Reputation: 1293
I want to use R package 'tm' to do some text mining. I want to add some special characters into stopwords.
stop3<-c("()","(3):","article","..","etal.","fig.","natgenet","artical","articleinitiallypublished")
reuters <- tm_map(reuters, removeWords, c(stopwords("english"),stop3))

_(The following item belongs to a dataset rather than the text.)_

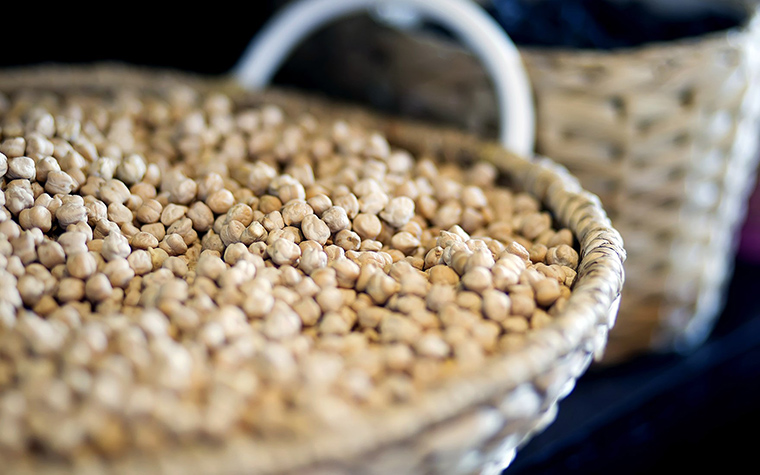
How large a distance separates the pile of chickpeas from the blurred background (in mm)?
292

dtm <- DocumentTermMatrix(reuters)
findFreqTerms(dtm, 20)
However, I found (), etal. and (): cannot be removed from reuters. Anyone know what happened?
Thanks
this what I returned when i use findFreqTerms
findFreqTerms(dtm, 20)
[1] "()." "():" "etal." "found" "htmlpdfversions" "show"
Upvotes: 0
Views: 375
Reputation: 14902
You could use quanteda which is not bothered by the special characters in the new stopword removal patterns (the (
, )
characters).
Tokenizing using what = "fasterword"
means you are splitting on the regex pattern of whitespace, and not using stringi to unpack the punctuation characters (which is what happens by default).
stop3 <- c(
"()", "(3):", "article", "..", "etal.", "fig.", "natgenet",
"artical", "articleinitiallypublished"
)
library("quanteda")
## Package version: 1.4.3
# import the tm corpus as a quanteda corpus
data(crude, package = "tm")
reuters <- corpus(crude)
# example of removing tokens
(toks <- tokens("this () etal. is in artical fig. two", what = "fasterword"))
## tokens from 1 document.
## text1 :
## [1] "this" "()" "etal." "is" "in" "artical" "fig."
## [8] "two"
tokens_remove(toks, stop3)
## tokens from 1 document.
## text1 :
## [1] "this" "is" "in" "two"
# in this problem
dtm <- tokens(reuters, what = "fasterword") %>%
tokens_remove(c(stopwords("en"), stop3)) %>%
dfm()
topfeatures(dtm, 20)
## oil said opec prices mln last crude reuter
## 80 52 38 33 29 24 20 20
## dlrs saudi said. bpd one new official kuwait
## 19 18 17 16 15 14 14 13
## price market pct sheikh
## 12 12 12 11
Upvotes: 1